The only variables that were included in the final models for both ADHD and ASD were sex (being male) and speech problems at age 9. This may be surprising since ADHD and ASD often co-occur and did so also in the present sample. Thematical overlap was found for difficulties interacting/getting along with peers, which is supported by prior research showing that impaired social functioning is a shared trait in ADHD and ASD [11]. That speech problems were indicative of both disorders is not surprising since language deficits are common in ADHD [43] and communication difficulties are included in the diagnostic criteria of ASD [3]. Post hoc analyses suggested that the dually affected group (ADHD + ASD) exhibited both the most frequent and the most pronounced signs of developmental deviations. This is in line with previous research showing that youth with co-occurring ADHD and ASD are more impaired and have more difficulties with executive functioning than those with ADHD or ASD alone [11].

Several limitations merit mentioning. As mentioned above, the unknown validity of ASD and ADHD status in adolescence is a limitation of the present study and future studies that include high-quality diagnostic data can repeat the approach here and evaluate whether overall results converge. Second, very rich developmental material was analyzed but not all information that may be relevant was included; for example, more detailed information about developmental milestones would have strengthened conclusions. Third, variable selection when working with many variables is complex, and other statistical models and techniques than those used here are available (e.g., decision trees). It is out of the scope of the present paper to compare model performance, but future work may want to do this, although type of statistical model was not linked to predictive performance in relation to life outcomes at age 15 in a large collaborative study that employed the same dataset as in this study [44]. Last, few individuals had ASD, which inevitably results in a lack of information to train models and improve accuracy. Future studies should try to oversample on individuals where ASD is likely.

Adolescents with ADHD and ASD differ from their peers on a range of developmental signs growing up, but no single developmental sign or assembly of signs from birth to age 9 can be used to classify disorder status in adolescence.
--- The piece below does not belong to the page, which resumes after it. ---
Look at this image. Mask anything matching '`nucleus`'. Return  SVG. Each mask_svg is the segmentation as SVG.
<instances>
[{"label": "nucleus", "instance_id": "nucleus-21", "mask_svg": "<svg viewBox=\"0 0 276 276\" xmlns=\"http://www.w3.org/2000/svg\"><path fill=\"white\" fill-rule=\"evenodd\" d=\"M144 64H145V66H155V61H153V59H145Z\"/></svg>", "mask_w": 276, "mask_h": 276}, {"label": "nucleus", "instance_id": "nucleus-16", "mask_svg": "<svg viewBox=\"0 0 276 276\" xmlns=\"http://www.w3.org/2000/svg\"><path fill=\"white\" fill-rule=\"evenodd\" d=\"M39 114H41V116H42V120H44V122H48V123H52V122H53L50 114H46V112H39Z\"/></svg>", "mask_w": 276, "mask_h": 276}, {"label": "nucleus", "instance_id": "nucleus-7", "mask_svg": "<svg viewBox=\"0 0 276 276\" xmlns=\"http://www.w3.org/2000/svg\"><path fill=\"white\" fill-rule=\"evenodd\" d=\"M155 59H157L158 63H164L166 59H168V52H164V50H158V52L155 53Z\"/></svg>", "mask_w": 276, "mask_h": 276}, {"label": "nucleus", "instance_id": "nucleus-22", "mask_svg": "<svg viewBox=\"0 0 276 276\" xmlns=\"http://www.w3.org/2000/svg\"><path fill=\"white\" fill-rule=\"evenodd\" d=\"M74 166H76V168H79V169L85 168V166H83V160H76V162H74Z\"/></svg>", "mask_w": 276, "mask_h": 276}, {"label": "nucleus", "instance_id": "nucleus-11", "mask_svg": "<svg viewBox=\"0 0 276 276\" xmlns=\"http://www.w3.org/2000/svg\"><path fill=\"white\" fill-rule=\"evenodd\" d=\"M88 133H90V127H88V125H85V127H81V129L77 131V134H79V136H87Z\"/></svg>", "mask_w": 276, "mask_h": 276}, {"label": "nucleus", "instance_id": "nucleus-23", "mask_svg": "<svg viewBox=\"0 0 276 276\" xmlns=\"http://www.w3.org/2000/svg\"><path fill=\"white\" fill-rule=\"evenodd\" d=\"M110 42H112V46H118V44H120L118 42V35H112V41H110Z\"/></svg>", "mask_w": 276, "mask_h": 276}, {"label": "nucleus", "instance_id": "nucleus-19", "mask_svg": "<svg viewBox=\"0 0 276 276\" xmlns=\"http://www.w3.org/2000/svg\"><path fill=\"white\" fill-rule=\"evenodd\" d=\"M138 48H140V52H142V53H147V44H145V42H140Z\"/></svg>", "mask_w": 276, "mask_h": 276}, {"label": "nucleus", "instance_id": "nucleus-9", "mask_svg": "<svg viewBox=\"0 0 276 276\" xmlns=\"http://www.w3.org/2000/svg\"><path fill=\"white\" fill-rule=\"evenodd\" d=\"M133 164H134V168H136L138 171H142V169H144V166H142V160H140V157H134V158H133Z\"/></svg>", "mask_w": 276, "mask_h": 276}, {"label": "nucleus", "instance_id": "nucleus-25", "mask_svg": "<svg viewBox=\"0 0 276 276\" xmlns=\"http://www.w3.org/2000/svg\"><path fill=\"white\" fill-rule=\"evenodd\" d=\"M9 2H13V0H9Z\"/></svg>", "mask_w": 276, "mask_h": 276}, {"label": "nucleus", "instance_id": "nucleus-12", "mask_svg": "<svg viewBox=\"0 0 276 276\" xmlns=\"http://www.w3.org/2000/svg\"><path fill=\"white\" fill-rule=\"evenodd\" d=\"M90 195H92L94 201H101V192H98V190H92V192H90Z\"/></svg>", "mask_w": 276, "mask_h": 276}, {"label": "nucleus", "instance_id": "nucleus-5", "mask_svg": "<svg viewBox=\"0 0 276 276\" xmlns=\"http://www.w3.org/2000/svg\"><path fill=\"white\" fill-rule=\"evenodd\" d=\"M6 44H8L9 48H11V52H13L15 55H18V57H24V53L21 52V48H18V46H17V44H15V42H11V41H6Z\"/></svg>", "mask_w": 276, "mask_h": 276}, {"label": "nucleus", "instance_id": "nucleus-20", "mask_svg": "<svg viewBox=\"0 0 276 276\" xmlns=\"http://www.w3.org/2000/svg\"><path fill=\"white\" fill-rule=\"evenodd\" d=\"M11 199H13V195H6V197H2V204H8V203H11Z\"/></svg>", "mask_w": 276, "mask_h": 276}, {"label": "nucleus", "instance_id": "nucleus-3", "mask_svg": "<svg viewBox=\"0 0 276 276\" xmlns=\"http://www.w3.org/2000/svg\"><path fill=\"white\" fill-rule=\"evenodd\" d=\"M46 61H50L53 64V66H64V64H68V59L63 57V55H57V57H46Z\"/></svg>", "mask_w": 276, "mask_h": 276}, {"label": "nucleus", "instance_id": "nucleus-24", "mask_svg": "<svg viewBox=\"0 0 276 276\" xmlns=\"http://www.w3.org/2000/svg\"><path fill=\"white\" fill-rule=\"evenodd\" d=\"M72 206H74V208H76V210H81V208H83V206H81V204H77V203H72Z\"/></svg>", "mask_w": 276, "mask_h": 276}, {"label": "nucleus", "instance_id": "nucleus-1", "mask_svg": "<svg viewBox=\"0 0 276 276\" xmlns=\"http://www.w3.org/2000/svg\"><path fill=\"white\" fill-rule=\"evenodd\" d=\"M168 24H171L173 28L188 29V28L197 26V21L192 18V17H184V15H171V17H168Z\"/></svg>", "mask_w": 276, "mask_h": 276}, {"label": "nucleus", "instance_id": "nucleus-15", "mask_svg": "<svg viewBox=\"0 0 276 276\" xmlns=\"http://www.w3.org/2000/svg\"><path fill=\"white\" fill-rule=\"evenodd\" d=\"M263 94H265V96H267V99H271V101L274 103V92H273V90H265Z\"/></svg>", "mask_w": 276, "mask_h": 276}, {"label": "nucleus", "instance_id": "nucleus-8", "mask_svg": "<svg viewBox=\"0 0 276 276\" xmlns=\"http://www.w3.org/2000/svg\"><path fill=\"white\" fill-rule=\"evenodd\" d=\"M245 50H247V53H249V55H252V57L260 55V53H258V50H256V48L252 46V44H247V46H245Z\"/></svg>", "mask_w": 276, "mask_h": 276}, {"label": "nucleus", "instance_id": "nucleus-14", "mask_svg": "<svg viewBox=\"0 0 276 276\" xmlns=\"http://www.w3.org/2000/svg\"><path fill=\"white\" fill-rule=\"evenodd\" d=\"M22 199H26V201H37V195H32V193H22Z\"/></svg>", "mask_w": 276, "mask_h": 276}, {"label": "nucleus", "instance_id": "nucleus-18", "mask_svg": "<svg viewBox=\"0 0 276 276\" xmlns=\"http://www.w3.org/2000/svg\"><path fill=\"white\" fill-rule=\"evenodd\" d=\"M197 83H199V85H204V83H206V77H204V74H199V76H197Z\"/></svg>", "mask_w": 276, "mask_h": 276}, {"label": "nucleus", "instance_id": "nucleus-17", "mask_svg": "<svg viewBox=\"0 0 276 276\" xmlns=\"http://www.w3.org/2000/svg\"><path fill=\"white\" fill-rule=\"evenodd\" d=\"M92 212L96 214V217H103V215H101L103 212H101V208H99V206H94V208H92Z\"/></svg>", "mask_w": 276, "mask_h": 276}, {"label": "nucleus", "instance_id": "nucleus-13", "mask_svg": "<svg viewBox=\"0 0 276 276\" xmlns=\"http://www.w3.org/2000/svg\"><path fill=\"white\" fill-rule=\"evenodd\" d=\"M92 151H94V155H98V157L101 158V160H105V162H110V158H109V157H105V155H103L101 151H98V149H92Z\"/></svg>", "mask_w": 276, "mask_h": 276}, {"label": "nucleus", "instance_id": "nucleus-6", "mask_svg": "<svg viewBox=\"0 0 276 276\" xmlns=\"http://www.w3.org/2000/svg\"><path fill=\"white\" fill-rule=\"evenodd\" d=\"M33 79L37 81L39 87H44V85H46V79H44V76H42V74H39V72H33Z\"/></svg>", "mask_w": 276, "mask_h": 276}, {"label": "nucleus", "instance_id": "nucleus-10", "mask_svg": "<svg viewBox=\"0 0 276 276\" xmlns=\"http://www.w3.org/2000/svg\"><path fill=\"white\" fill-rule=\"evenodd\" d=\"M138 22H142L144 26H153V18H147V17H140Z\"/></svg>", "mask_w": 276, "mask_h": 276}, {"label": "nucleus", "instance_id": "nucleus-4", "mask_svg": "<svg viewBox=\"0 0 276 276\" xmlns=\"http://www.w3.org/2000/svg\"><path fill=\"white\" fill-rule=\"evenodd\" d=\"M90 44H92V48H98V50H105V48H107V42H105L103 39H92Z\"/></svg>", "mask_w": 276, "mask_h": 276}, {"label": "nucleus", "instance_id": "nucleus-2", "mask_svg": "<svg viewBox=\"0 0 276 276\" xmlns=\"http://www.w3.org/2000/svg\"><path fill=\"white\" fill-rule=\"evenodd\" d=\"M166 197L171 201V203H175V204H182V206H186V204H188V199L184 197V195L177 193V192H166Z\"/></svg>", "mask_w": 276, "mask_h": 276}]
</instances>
Etiological heterogeneity and considerable fluctuation over time in the core characteristics of the disorders may explain the lack of distinct developmental patterns in ADHD and ASD. This study also showed that developmental deviations are part of normal development with 89% of adolescents without ADHD and ASD showing deviations on at least 10% of all analyzed developmental signs. Study conclusions are limited by the uncertainty of the clinical validity of ADHD/ASD status in adolescence, but results are consistent with ADHD and ASD being gradual, heterogenous, and temporally unstable syndromes.